Start of Provided entries
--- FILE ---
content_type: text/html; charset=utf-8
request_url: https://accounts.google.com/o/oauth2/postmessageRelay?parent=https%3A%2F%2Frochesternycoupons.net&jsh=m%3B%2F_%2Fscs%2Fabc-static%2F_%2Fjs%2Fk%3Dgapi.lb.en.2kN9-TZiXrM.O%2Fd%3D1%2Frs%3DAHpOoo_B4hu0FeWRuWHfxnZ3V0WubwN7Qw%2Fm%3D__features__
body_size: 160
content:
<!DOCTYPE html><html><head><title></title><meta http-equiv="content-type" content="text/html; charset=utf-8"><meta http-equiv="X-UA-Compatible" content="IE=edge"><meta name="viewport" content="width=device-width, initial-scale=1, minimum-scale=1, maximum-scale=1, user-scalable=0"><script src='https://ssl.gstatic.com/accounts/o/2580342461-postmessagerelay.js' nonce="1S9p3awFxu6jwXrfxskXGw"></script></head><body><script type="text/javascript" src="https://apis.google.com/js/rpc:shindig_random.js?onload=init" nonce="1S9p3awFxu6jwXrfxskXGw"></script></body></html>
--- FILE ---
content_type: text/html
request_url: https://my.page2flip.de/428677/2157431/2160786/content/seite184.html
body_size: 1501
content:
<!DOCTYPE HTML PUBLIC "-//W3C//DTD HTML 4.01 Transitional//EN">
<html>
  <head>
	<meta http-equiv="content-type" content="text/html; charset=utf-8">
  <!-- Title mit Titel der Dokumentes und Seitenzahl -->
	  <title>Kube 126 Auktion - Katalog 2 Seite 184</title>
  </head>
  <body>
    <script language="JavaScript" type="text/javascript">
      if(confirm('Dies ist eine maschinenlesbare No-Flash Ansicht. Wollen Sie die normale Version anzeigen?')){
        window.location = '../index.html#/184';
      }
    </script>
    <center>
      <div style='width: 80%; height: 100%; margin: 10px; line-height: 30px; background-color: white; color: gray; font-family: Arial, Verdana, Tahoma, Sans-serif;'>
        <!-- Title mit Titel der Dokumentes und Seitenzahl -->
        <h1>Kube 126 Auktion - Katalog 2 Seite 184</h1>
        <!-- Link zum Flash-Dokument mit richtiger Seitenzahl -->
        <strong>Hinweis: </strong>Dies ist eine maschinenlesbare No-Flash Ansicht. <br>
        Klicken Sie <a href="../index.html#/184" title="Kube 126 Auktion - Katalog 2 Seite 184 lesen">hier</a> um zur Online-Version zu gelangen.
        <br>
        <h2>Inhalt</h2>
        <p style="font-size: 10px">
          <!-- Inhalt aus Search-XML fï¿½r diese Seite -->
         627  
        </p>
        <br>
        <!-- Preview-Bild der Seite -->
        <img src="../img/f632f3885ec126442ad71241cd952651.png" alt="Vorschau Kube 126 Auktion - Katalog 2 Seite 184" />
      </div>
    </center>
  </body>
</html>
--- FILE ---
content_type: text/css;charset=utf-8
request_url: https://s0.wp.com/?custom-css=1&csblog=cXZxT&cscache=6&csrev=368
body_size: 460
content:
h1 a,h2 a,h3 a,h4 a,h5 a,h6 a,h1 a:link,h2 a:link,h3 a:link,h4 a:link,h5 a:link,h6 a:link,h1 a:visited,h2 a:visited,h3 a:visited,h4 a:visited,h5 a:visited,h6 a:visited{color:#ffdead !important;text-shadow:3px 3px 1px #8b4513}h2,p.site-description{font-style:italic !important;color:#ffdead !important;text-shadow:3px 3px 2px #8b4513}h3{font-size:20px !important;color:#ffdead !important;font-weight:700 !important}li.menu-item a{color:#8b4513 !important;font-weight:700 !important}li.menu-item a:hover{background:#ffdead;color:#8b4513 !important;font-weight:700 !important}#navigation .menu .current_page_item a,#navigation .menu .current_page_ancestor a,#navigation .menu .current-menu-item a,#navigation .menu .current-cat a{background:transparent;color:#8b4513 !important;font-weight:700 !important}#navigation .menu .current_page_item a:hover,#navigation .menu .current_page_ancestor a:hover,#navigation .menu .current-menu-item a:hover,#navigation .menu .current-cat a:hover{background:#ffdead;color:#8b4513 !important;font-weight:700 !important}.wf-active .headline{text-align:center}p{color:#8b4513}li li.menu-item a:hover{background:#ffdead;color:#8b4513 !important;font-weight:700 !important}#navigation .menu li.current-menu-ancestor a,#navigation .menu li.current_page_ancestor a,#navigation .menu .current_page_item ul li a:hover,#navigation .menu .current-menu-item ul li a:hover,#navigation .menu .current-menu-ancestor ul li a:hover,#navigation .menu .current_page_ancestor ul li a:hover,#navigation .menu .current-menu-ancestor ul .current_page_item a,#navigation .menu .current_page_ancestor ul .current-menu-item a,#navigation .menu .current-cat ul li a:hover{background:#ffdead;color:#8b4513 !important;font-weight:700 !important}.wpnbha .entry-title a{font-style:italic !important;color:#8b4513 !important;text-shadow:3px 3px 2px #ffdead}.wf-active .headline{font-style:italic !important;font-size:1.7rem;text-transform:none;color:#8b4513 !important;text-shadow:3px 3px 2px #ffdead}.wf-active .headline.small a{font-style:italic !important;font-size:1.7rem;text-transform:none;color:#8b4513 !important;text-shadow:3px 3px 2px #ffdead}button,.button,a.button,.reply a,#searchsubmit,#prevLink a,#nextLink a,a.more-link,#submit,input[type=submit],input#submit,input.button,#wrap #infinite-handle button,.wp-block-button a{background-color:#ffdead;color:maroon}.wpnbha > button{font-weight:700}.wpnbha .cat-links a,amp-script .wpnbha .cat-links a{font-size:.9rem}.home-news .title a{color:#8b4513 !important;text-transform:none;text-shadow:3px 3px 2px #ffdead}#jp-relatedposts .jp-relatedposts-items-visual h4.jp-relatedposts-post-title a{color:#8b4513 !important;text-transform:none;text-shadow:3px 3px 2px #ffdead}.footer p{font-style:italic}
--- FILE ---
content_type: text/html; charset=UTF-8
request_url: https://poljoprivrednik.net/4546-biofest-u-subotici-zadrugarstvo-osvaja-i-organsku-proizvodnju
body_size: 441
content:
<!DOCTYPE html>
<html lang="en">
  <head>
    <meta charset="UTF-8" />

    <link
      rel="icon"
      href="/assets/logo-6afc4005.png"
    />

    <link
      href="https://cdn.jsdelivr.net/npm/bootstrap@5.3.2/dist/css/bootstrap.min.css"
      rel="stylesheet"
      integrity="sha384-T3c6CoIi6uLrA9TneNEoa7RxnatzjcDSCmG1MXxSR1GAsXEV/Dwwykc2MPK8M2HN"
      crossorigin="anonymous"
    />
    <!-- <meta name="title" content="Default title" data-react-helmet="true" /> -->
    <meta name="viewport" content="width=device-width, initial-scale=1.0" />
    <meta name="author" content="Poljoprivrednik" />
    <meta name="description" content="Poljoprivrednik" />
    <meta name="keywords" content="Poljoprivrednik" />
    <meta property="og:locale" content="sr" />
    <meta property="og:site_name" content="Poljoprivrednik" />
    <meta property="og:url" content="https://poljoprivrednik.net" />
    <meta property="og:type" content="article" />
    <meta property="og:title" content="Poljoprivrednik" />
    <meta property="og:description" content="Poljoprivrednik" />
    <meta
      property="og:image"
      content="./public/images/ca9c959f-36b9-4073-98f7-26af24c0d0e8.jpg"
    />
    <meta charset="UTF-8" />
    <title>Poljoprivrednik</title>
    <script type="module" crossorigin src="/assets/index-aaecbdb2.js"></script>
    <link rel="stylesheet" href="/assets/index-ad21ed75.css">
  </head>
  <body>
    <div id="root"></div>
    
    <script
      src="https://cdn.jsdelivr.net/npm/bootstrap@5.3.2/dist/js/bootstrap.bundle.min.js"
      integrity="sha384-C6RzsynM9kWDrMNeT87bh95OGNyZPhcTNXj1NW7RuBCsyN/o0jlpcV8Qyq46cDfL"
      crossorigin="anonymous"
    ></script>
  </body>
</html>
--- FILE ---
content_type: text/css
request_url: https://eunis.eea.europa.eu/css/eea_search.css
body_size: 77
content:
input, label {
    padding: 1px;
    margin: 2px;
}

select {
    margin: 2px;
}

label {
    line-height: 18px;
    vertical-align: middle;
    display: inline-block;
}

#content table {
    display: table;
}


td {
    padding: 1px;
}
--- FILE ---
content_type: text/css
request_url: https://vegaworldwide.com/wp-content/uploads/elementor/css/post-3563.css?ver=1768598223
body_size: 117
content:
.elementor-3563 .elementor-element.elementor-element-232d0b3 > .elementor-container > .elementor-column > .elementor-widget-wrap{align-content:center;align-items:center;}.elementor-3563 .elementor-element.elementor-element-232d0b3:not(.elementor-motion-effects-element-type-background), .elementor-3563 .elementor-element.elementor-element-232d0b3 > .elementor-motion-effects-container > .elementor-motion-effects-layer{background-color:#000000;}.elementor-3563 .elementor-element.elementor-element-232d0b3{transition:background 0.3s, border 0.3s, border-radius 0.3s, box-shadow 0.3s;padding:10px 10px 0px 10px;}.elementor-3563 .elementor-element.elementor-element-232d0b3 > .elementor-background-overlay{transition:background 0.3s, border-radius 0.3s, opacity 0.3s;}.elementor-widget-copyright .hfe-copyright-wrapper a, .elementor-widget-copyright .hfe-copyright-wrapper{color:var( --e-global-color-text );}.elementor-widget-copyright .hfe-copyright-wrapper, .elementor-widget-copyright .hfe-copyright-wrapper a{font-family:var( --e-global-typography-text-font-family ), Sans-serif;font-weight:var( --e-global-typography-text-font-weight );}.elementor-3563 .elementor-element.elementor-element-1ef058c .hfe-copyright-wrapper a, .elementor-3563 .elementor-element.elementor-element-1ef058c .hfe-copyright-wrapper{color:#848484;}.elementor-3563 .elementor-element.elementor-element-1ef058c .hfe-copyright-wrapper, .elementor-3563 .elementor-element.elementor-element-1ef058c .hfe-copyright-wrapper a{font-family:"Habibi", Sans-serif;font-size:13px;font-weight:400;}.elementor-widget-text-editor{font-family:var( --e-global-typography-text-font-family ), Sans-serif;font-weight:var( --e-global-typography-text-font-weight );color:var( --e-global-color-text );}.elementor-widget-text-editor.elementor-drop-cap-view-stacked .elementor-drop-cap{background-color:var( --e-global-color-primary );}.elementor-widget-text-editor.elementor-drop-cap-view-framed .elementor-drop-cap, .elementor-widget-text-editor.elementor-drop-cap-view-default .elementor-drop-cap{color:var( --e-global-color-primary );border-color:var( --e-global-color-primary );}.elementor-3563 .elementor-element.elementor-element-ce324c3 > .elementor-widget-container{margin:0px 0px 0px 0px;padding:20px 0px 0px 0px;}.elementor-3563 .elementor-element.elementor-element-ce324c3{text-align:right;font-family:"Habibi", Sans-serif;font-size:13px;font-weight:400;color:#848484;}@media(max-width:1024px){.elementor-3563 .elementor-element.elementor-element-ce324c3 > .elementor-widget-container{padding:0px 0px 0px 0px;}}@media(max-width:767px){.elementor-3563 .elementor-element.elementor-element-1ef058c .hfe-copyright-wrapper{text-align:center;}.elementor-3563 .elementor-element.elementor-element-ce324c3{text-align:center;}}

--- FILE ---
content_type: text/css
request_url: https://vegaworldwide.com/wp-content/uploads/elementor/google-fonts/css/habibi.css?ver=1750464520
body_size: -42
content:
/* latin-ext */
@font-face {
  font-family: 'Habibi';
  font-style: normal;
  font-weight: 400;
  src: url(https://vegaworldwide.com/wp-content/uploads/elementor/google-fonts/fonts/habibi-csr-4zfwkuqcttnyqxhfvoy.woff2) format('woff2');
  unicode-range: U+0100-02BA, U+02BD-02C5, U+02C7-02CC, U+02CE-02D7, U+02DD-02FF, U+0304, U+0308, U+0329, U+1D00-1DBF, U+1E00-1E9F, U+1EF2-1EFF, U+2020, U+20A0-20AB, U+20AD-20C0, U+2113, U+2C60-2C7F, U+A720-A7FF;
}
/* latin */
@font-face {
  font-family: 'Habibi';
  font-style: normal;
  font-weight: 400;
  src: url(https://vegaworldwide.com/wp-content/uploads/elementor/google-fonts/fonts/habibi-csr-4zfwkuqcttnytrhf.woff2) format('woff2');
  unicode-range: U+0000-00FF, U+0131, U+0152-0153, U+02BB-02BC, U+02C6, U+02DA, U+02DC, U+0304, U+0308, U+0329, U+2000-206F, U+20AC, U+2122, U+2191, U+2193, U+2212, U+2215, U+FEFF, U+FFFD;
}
End of Provided entries
▶ _Aim of the exercise_
Check each line above for "uploads" and return the ones that have it.

▶ _Result of the exercise_
request_url: https://vegaworldwide.com/wp-content/uploads/elementor/css/post-3563.css?ver=1768598223
request_url: https://vegaworldwide.com/wp-content/uploads/elementor/google-fonts/css/habibi.css?ver=1750464520
  src: url(https://vegaworldwide.com/wp-content/uploads/elementor/google-fonts/fonts/habibi-csr-4zfwkuqcttnyqxhfvoy.woff2) format('woff2');
  src: url(https://vegaworldwide.com/wp-content/uploads/elementor/google-fonts/fonts/habibi-csr-4zfwkuqcttnytrhf.woff2) format('woff2');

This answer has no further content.